Wolfe sat at his typewriter and wrote a letter to Byron Dobell describing what he saw, heard, learned, thought, and felt.  He wasn’t pressured and he didn’t have anything to lose.  Because he had effectively backed out of the story already, he wasn’t writing for the Esquire audience, nor for the culture he had been studying.  He was just writing a letter to Dobell to try to ease, however slightly, a difficult situation.

However, as he was typing, more and more details poured out of him.  In the end, Wolfe wrote that letter for eight or nine hours and produced almost fifty pages of type.  Dobell cut the “Dear Byron” part and ran the rest with the title “There Goes (Varoom! Varoom!) That Kandy-Kolored Tangerine-Flake Streamline Baby” (Dewey).  No other writer was required.  And Wolfe had pulled himself out of writer’s block by approaching the task indirectly.
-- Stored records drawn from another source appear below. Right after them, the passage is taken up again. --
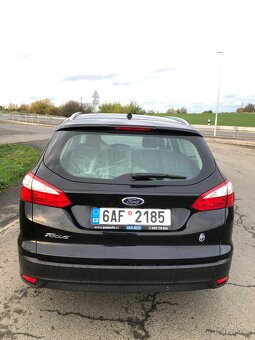 Ford Focus 1.6 tdci 85kw TITANIUM - 5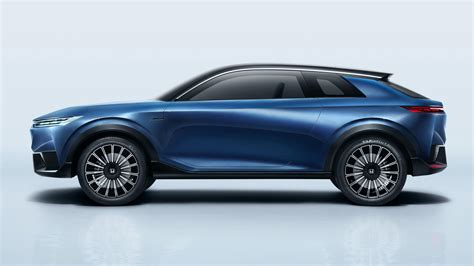 รวมภาพ Honda Suv E Concept ต้นแบบ Suv ของฮอนด้ายุคใหม่ รถใหม่วันนี้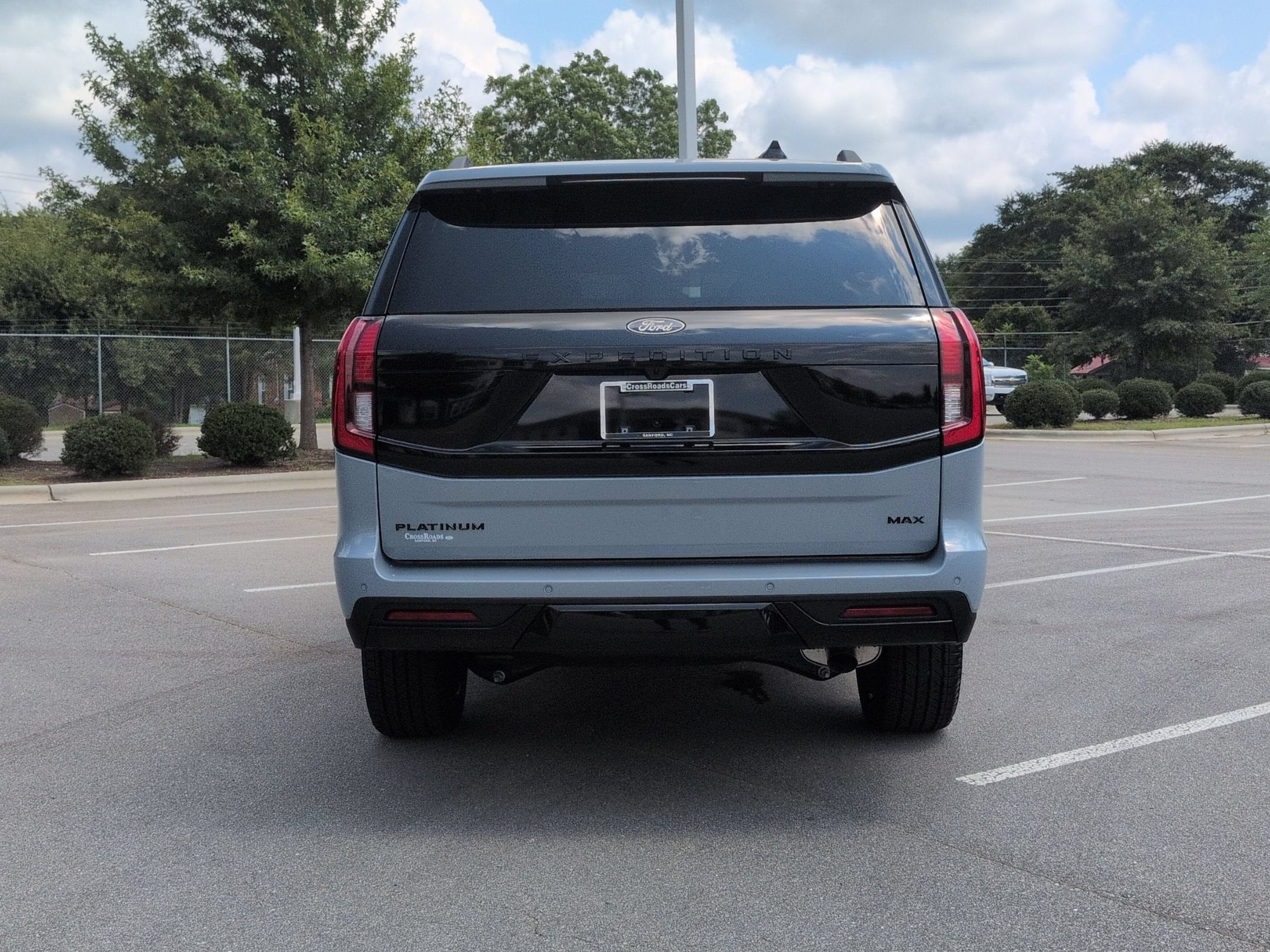 2027 Ford Expedition Max Platinum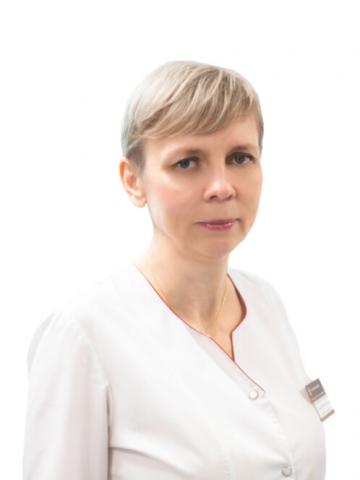 Горностаева Ирина Николаевна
When facing a block, Elbow advises (in Writing with Power) two different types of writing: “very practical writing” and “very impractical writing” (Elbow 227).  By practical writing, Elbow means something that is crafted for action—to make a change in the world or at least in someone’s mind.  A letter is an example.
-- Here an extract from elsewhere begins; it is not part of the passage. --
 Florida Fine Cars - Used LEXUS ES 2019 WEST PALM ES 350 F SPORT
Very impractical writing is writing everything—even the crummy words and weak ideas—and not caring if anything happens as a result of what is written down.  Some people call this freewriting, others may call it stream-of-consciousness writing.

In his letter to Dobell, Wolfe seemed to be doing both.  He was writing a letter to his editor (a practical way of handling the frustrating situation), but then the letter turned into impractical writing as he felt free enough to let everything flow out.
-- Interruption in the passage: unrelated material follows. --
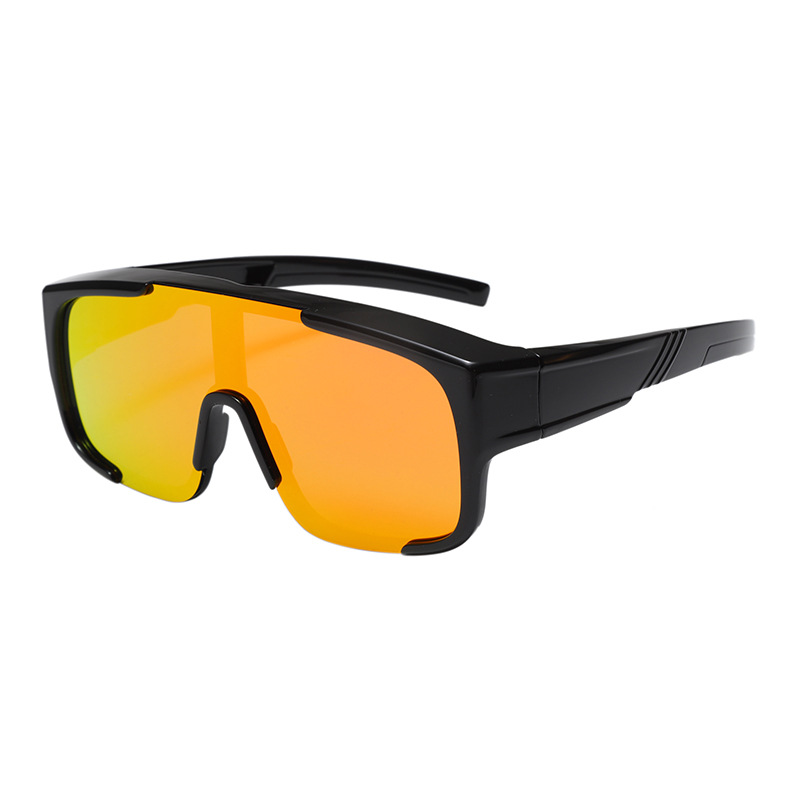 近視用偏光サイクリングゴーグル-老眼鏡 おしゃれ-Eterlens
By writing a letter to someone specific, we’re indirectly approaching our target.  We start in a comfortable form: a letter to someone else conveying our learning, thinking, and wondering.  We’re free to talk about the challenges of the assignment and the connections we’re making to other materials and content.  In the letter, we explain as if our friend or acquaintance truly wants to know and requires our help to understand.  Once we’re unblocked and thinking clearly, then we transform that writing into the assignment’s specific requirements and final format.

Freewriting is another indirect option.  To do this we grab some paper, set a timer, and unload our thinking and learning.  We aim to generate lots and lots of ideas, words, connections, and images; and we keep writing to empty our minds but fill the pages with messy writing and thinking.  At this stage, we should not fear bad writing or ideas.  We don’t want audience members sitting on our shoulders, dangling their feet and tapping their fingers.  We don’t want whispers in our ears or their premature judgements of our every thought, word, and imaginative flourish.

It’s only by producing as much rough stuff as possible that we can begin to see something take shape.  Sometimes trying to write into a prescribed mould can restrict us, tempt us onto premature revisions, and smother any spark that might have been trying to get out.  After freewriting, and once we’ve given all those pages some time and close reading, then we can consider the purpose, audience, and point of view that are required for the original assignment.

Writing a letter and freewriting are two surprising but helpful ways to break a writer’s block.  Although they are indirect routes to your finish line, they’re way better than staying stuck at the start.

References
Elbow, Peter.  Writing with Power, Techniques for Mastering the Writing Process.  New York: Oxford University Press, 1998.
Radical Wolfe.  Dir.  Richard Dewey.  Prods.  Richard Dewey, Andy Fortenbacher and Chris Lazlo.  Kino Lorber, 2023.